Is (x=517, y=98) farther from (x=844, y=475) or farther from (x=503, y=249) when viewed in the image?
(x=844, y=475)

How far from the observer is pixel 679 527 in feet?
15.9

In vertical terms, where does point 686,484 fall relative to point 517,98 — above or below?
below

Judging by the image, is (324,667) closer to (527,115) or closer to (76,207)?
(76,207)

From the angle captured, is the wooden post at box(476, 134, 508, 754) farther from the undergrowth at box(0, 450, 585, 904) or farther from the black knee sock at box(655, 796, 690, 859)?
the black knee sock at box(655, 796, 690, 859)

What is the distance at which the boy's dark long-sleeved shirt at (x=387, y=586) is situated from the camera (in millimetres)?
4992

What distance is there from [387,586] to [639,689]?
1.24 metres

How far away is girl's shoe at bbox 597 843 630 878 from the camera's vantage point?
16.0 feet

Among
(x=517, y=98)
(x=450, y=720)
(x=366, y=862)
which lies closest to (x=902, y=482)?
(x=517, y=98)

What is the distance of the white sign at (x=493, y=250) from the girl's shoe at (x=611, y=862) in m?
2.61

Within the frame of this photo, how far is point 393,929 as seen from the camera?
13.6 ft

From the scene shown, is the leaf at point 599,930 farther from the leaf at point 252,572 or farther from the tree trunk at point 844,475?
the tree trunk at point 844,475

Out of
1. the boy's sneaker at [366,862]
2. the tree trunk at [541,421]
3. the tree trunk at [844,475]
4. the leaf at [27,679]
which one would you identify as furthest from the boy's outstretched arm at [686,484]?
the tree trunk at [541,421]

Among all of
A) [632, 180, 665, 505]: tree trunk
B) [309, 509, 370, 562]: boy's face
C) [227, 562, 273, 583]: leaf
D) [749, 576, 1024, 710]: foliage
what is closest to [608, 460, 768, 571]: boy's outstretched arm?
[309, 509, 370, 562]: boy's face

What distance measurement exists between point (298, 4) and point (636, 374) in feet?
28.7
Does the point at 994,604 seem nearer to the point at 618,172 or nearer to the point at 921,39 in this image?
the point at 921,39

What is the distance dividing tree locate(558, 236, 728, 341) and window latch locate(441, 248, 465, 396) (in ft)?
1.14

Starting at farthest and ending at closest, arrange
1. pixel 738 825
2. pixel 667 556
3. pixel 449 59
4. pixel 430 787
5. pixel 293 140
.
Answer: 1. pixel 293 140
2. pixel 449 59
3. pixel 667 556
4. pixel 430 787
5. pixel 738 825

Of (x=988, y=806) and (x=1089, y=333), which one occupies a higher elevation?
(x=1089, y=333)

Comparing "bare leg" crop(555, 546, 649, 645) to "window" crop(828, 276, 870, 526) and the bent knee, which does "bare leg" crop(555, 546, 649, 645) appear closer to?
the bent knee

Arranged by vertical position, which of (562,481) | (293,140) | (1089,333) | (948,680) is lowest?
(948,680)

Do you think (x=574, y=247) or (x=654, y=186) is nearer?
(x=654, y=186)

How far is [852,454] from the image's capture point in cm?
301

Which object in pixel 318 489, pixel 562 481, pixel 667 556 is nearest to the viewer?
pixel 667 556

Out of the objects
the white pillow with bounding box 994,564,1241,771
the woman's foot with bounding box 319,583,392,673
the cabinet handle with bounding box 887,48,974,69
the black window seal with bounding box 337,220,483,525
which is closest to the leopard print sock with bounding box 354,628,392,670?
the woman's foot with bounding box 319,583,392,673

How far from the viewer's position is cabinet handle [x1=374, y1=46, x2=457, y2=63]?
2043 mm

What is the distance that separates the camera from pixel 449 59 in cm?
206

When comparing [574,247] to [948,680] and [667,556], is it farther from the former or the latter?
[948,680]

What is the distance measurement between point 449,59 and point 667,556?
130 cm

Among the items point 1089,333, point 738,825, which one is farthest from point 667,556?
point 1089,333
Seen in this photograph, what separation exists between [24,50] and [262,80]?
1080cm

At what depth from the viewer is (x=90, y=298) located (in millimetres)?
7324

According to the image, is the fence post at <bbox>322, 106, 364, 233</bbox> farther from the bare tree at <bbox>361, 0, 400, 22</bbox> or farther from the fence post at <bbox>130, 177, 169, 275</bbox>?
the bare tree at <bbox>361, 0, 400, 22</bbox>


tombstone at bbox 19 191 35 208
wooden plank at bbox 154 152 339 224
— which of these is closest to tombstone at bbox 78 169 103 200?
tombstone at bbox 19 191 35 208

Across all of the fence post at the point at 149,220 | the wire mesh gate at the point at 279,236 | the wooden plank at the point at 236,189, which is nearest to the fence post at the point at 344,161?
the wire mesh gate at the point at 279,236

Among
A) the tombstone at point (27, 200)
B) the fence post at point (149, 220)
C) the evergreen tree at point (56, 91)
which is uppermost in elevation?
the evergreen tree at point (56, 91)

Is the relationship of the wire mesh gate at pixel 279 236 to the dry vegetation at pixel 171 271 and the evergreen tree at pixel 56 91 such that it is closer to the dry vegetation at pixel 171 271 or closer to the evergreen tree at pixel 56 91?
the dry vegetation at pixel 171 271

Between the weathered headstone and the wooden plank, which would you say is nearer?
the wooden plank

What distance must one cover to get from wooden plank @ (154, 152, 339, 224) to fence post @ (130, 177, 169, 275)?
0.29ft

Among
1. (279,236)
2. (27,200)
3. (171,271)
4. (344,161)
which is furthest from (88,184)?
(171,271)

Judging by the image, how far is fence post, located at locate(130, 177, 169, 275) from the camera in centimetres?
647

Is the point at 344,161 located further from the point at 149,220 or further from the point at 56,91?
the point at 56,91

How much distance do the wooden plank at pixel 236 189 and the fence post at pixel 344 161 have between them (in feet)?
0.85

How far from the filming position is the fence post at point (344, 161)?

^^^^^^^^

**Directions for this task**
Copy all of the data. Keep every word exactly as it is.

**Exercise answer**
Is (x=517, y=98) farther from (x=844, y=475) or farther from (x=503, y=249) when viewed in the image?
(x=844, y=475)

How far from the observer is pixel 679 527 in feet?
15.9

In vertical terms, where does point 686,484 fall relative to point 517,98 — above or below?
below

Judging by the image, is (324,667) closer to (527,115) or closer to (76,207)?
(76,207)

From the angle captured, is the wooden post at box(476, 134, 508, 754) farther from the undergrowth at box(0, 450, 585, 904) or farther from the black knee sock at box(655, 796, 690, 859)?
the black knee sock at box(655, 796, 690, 859)

What is the distance at which the boy's dark long-sleeved shirt at (x=387, y=586) is situated from the camera (in millimetres)?
4992

What distance is there from [387,586] to [639,689]?
1.24 metres

How far away is girl's shoe at bbox 597 843 630 878 from the camera's vantage point?
16.0 feet

Among
(x=517, y=98)
(x=450, y=720)
(x=366, y=862)
which lies closest to (x=902, y=482)?
(x=517, y=98)

What is the distance of the white sign at (x=493, y=250) from the girl's shoe at (x=611, y=862) in m?
2.61

Within the frame of this photo, how far is point 393,929 as seen from the camera?
13.6 ft

From the scene shown, is the leaf at point 599,930 farther from the leaf at point 252,572 or farther from the tree trunk at point 844,475?
the tree trunk at point 844,475

Out of
1. the boy's sneaker at [366,862]
2. the tree trunk at [541,421]
3. the tree trunk at [844,475]
4. the leaf at [27,679]
which one would you identify as furthest from the boy's outstretched arm at [686,484]?
the tree trunk at [541,421]

Among all of
A) [632, 180, 665, 505]: tree trunk
B) [309, 509, 370, 562]: boy's face
C) [227, 562, 273, 583]: leaf
D) [749, 576, 1024, 710]: foliage
what is closest to [608, 460, 768, 571]: boy's outstretched arm?
[309, 509, 370, 562]: boy's face

What distance measurement exists between point (298, 4) and point (636, 374) in feet?
28.7
Does the point at 994,604 seem nearer to the point at 618,172 or nearer to the point at 921,39 in this image?
the point at 921,39

What is the distance dividing tree locate(558, 236, 728, 341) and window latch locate(441, 248, 465, 396) (in ft)?
1.14

Starting at farthest and ending at closest, arrange
1. pixel 738 825
2. pixel 667 556
3. pixel 449 59
4. pixel 430 787
5. pixel 293 140
.
Answer: 1. pixel 293 140
2. pixel 449 59
3. pixel 667 556
4. pixel 430 787
5. pixel 738 825

Of (x=988, y=806) and (x=1089, y=333), which one occupies a higher elevation?
(x=1089, y=333)

Comparing "bare leg" crop(555, 546, 649, 645) to "window" crop(828, 276, 870, 526) and the bent knee, which does "bare leg" crop(555, 546, 649, 645) appear closer to?
the bent knee

Arranged by vertical position, which of (562,481) | (293,140) | (1089,333) | (948,680) is lowest?
(948,680)

Do you think (x=574, y=247) or (x=654, y=186) is nearer?
(x=654, y=186)

How far is [852,454] from the image's capture point in cm?
301

Which object in pixel 318 489, pixel 562 481, pixel 667 556 is nearest to the viewer?
pixel 667 556

Out of the objects
the white pillow with bounding box 994,564,1241,771
the woman's foot with bounding box 319,583,392,673
the cabinet handle with bounding box 887,48,974,69
the black window seal with bounding box 337,220,483,525
which is closest to the leopard print sock with bounding box 354,628,392,670?
the woman's foot with bounding box 319,583,392,673

How far from the viewer's position is cabinet handle [x1=374, y1=46, x2=457, y2=63]?
2043 mm

What is the distance that separates the camera from pixel 449 59 in cm?
206

When comparing [574,247] to [948,680] and [667,556], is it farther from the former or the latter?
[948,680]

What is the distance measurement between point 449,59 and point 667,556?
130 cm

Among the items point 1089,333, point 738,825, which one is farthest from point 667,556?
point 1089,333
Seen in this photograph, what separation exists between [24,50] and [262,80]?
1080cm

At what depth from the viewer is (x=90, y=298) located (in millimetres)?
7324

According to the image, is the fence post at <bbox>322, 106, 364, 233</bbox> farther from the bare tree at <bbox>361, 0, 400, 22</bbox> or farther from the fence post at <bbox>130, 177, 169, 275</bbox>?
the bare tree at <bbox>361, 0, 400, 22</bbox>


tombstone at bbox 19 191 35 208
wooden plank at bbox 154 152 339 224
— which of these is closest to tombstone at bbox 78 169 103 200?
tombstone at bbox 19 191 35 208

Across all of the fence post at the point at 149,220 | the wire mesh gate at the point at 279,236 | the wooden plank at the point at 236,189, which is nearest to the fence post at the point at 344,161?
the wire mesh gate at the point at 279,236

Among
A) the tombstone at point (27, 200)
B) the fence post at point (149, 220)
C) the evergreen tree at point (56, 91)
which is uppermost in elevation?
the evergreen tree at point (56, 91)

Is the relationship of the wire mesh gate at pixel 279 236 to the dry vegetation at pixel 171 271 and the evergreen tree at pixel 56 91 such that it is closer to the dry vegetation at pixel 171 271 or closer to the evergreen tree at pixel 56 91?
the dry vegetation at pixel 171 271

Between the weathered headstone and the wooden plank, which would you say is nearer?
the wooden plank

What distance must one cover to get from wooden plank @ (154, 152, 339, 224) to fence post @ (130, 177, 169, 275)?
0.29ft

Among
1. (279,236)
2. (27,200)
3. (171,271)
4. (344,161)
which is furthest from (88,184)?
(171,271)

Judging by the image, how far is fence post, located at locate(130, 177, 169, 275) from the camera in centimetres?
647

Is the point at 344,161 located further from the point at 149,220 or further from the point at 56,91?
the point at 56,91

How much distance do the wooden plank at pixel 236 189 and the fence post at pixel 344 161 have between them (in feet)?
0.85

How far from the filming position is the fence post at point (344, 161)?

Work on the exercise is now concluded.